• [WHAT YOU NEED TO DO] Reproduce the data below word for word, starting at the line that contains "At what distance from the lens" and stopping after the line that contains "11.2 metres".

(Image and question data)
start

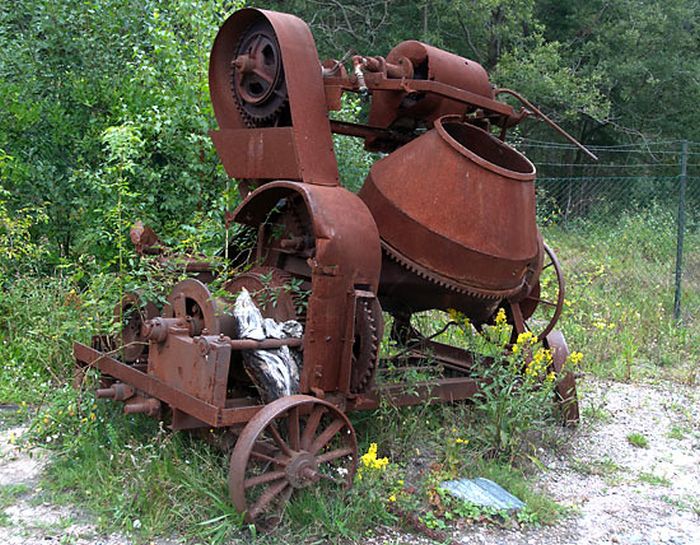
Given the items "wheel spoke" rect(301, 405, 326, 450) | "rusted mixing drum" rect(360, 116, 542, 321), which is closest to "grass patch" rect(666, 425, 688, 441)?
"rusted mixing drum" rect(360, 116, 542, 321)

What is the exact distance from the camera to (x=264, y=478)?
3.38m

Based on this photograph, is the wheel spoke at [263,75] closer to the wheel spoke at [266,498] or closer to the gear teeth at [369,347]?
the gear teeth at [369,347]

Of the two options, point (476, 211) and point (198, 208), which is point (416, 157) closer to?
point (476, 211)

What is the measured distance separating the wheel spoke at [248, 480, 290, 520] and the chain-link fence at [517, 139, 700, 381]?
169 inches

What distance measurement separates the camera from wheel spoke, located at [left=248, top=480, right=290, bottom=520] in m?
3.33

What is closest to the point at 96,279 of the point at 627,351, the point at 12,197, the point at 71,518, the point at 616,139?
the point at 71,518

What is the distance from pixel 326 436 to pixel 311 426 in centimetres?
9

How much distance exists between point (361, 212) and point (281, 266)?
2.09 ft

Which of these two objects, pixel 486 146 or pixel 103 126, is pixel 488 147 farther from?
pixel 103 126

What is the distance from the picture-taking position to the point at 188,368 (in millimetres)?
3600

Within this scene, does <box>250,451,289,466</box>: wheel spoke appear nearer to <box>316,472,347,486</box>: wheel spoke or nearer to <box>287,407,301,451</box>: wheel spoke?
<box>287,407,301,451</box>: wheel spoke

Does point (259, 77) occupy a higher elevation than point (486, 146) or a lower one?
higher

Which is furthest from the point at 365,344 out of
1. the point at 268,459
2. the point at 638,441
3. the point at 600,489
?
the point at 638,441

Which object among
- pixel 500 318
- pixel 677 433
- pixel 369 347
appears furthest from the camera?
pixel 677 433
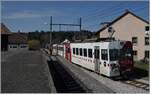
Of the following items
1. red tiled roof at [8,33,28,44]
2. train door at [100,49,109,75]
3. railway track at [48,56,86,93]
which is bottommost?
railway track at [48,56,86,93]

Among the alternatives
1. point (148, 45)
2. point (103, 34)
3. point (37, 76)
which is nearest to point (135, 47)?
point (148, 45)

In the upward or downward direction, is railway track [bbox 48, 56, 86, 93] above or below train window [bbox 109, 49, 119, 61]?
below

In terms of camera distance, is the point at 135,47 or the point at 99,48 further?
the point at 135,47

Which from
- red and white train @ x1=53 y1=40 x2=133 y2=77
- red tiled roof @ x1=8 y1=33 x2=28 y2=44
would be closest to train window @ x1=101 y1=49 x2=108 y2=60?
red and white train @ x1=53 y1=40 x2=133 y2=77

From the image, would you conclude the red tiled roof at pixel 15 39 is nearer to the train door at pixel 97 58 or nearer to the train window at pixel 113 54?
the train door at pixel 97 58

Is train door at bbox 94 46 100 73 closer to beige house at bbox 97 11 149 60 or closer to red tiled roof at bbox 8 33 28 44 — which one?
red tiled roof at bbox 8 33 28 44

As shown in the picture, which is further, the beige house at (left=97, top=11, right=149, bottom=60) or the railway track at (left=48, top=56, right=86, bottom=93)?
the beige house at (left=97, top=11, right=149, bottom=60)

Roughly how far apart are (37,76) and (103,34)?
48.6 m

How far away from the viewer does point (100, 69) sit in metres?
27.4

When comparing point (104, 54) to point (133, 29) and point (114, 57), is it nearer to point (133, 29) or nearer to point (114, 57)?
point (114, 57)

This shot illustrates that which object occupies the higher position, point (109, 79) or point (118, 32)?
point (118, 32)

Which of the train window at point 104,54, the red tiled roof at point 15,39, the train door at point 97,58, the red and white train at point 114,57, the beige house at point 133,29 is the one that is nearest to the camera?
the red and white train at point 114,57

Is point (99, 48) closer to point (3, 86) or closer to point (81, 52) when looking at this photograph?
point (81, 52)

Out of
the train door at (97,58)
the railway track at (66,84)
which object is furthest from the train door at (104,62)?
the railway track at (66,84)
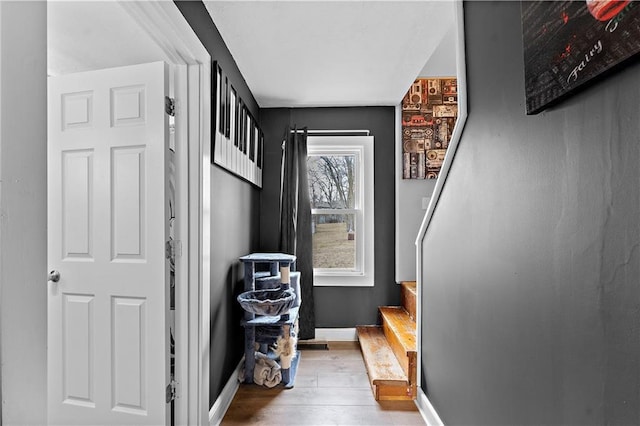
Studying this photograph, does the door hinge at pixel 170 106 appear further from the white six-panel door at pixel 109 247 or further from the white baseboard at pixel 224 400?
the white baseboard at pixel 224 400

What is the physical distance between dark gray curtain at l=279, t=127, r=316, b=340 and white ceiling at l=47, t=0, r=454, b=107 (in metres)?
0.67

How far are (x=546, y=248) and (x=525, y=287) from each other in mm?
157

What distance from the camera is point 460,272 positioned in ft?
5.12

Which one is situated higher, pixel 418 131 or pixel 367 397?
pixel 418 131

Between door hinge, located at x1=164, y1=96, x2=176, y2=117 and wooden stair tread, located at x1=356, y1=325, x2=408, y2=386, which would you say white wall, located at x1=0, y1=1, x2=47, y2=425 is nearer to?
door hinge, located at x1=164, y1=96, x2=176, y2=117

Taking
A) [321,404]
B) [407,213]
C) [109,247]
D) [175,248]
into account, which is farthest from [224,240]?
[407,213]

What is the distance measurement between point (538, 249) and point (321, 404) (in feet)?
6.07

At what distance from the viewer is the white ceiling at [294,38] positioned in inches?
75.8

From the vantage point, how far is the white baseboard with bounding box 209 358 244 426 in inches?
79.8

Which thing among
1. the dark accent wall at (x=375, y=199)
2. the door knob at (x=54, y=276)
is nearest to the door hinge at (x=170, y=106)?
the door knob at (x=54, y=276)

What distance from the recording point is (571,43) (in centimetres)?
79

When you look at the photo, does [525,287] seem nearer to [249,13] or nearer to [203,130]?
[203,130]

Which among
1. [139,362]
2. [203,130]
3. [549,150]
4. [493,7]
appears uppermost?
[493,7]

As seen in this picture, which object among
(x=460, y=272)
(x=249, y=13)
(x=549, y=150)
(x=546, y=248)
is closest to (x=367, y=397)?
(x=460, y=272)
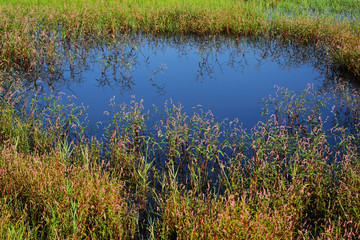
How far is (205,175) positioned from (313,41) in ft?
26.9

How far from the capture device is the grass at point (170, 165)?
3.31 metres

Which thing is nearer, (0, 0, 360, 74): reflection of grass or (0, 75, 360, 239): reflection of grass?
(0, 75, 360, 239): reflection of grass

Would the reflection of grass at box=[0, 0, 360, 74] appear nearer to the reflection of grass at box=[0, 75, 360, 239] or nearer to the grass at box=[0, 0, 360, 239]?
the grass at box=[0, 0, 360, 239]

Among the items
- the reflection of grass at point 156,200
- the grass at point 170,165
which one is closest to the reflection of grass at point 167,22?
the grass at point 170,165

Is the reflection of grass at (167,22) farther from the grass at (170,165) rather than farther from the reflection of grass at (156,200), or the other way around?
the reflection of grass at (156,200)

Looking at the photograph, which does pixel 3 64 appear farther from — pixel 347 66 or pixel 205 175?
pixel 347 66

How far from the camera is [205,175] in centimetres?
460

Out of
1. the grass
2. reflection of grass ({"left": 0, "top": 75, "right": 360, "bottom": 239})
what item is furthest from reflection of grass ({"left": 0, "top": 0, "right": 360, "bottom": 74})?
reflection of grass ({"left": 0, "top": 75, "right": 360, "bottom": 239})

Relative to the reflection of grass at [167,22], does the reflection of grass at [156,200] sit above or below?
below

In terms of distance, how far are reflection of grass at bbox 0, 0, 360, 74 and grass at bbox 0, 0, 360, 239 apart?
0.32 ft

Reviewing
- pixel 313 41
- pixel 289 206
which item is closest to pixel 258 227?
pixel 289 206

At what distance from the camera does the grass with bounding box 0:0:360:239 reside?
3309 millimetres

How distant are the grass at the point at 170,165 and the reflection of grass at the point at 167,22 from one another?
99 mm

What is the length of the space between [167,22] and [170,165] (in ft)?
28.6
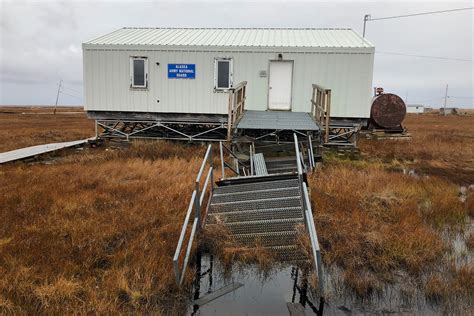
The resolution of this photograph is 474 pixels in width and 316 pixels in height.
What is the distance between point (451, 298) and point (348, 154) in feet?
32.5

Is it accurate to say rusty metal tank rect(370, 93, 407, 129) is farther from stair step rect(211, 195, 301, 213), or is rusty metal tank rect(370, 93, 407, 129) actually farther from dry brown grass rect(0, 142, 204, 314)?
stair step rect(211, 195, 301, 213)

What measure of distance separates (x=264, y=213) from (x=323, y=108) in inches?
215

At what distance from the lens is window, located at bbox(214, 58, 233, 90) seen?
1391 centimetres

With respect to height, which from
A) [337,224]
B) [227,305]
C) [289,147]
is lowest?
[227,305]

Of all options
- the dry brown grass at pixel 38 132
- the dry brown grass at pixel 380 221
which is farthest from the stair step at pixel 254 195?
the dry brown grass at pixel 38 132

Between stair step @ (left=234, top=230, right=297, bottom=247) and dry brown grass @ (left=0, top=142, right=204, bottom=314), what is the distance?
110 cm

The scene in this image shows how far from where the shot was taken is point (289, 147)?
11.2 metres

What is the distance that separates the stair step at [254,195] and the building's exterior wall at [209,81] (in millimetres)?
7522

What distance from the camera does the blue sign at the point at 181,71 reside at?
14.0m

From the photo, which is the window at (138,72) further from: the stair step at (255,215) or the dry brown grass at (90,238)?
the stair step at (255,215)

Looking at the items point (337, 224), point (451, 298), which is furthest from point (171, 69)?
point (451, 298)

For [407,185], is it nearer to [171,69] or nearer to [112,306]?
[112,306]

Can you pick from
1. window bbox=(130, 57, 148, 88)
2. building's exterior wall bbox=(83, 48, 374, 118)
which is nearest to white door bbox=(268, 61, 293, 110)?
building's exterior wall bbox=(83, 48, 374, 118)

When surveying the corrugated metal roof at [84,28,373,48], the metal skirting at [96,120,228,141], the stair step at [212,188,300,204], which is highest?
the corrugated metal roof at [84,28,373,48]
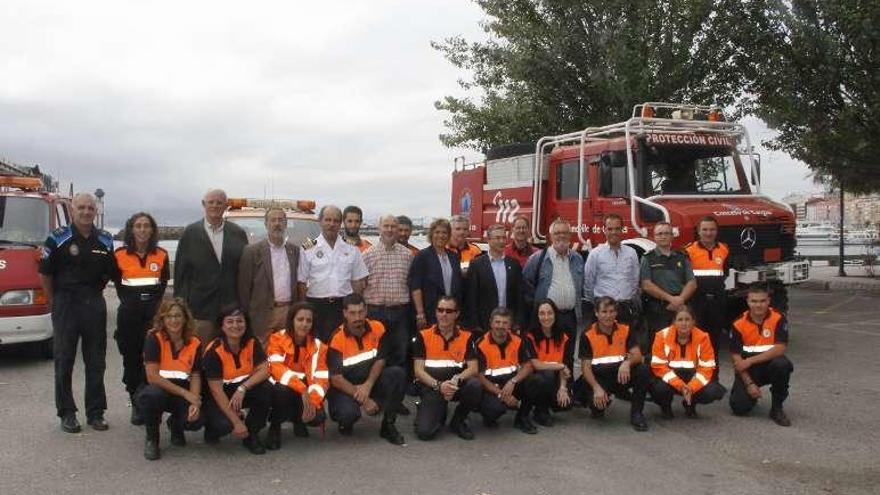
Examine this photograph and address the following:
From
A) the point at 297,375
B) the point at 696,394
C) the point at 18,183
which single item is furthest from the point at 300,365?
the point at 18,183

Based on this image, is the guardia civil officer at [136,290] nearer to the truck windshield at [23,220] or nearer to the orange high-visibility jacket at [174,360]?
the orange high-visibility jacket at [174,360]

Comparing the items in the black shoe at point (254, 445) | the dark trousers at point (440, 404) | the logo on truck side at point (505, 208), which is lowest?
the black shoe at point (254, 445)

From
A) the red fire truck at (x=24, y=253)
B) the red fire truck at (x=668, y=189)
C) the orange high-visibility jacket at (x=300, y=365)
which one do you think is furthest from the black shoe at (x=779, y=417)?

end

• [WRITTEN RESPONSE]
At what distance from the lens is window, located at bbox(214, 58, 233, 90) seen?
1391 centimetres

With respect to height, which from
A) [337,224]
B) [227,305]
C) [289,147]
is lowest?
[227,305]

Of all options
- the dry brown grass at pixel 38 132
- the dry brown grass at pixel 380 221
which is farthest from the stair step at pixel 254 195?
the dry brown grass at pixel 38 132

Between stair step @ (left=234, top=230, right=297, bottom=247) and dry brown grass @ (left=0, top=142, right=204, bottom=314), what is the distance?
110 cm

The scene in this image shows how far from where the shot was taken is point (289, 147)?
11.2 metres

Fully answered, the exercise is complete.